POUR FAIRE LE PORTRAIT D’UN CASOAR

Attaque l'hommeessai

Si l’on veut observer, photographier ou, éventuellement, peindre  (plus risqué) un casoar, il existe trois possibilités.

  1. Se rendre dans un zoo (mais ils ne sont pas légion à proposer cette attraction).
  2. S’enfoncer à pied dans la jungle de Papouasie-Nouvelle Guinée (mais elle est difficile d’accès).
  3. Prendre la route entre Port Douglas et Cap Tribulation dans le Queensland, la remonter, la redescendre, la remonter, la redescendre, la remonter, la redescendre, jusqu’à ce qu’un spécimen traverse devant la voiture.

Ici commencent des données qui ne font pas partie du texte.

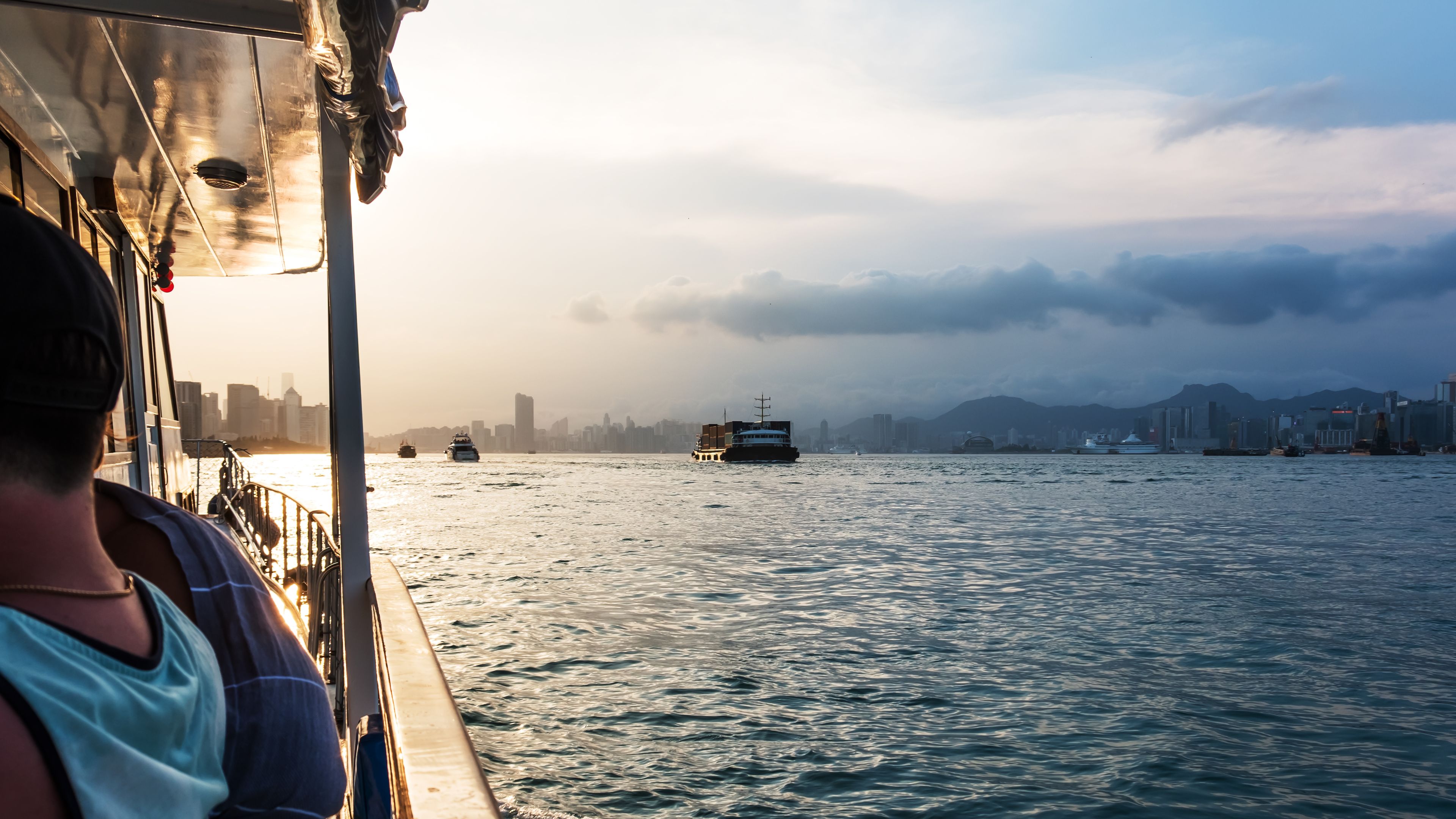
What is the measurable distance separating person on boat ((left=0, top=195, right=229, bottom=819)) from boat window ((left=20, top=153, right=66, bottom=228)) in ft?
10.5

À titre personnel c’est la dernière solution que j’ai expérimentée, dans un mélange surprenant d’excitation, d’extrême satisfaction égocentrée (« J’AI VU un casoar ! »), de pétoche et finalement de frustration. Cela va très vite, en effet. Et l’observation est d’autant plus courte qu’une grande partie du temps imparti pour cela (dépendant du bon vouloir de l’animal) est consacrée à l’opération consistant à sortir son appareil photo en évitant de verser dans le fossé, à le régler correctement et à tenter de viser la cible sans trop trembler (que l’on tremble de peur ou d’excitation, cela revient au même). Le résultat, dont je ne devrais pas faire la publicité (mais après tout, je ne suis pas photographe animalier), pour le moins raté, est visible dans l’album accompagnant ce nouveau billet. On y découvrira, outre le casoar furtif, les merveilles de cette partie septentrionale du Queensland, un des lieux où Cook a débarqué. Par deux fois, j’ai pu visiter la région et je garde un souvenir grandiose de ces marches sur les plages immenses, bordées par l’une des dernières forêts primaires de la planète. Le soir, en particulier, on est vraiment dans la beauté.

LA GERBE BARRIER REEF

Et donc le Queensland, c’est l’État de la Great Barrier Reef. À Cairns nous avons décidé de casser notre tirelire pour nous offrir un survol des parages. Le pilote, je crois, était hollandais ou peut-être croate (mais pas polonais). Et nous avons embarqué dans son coucou en compagnie de deux autres touristes. Marine n’était vraiment pas rassurée, je crois que cela se voit sur une des photos, et moi j’ai très vite compris que le mal de mer, enfin, je veux dire le mal de l’air, allait me donner l’envie d’atterrir très vite. Quand le pilote, croyant apercevoir une raie, s’est mis à faire un looping (j’exagère à peine), j’ai bien cru que nos voisins couraient le réel danger d’une aspersion inopinée. Mais non, j’ai su me tenir, stoïque, mais finalement peu concerné (c’est là mon regret) par le spectacle formidable qui s’offrait à nos yeux.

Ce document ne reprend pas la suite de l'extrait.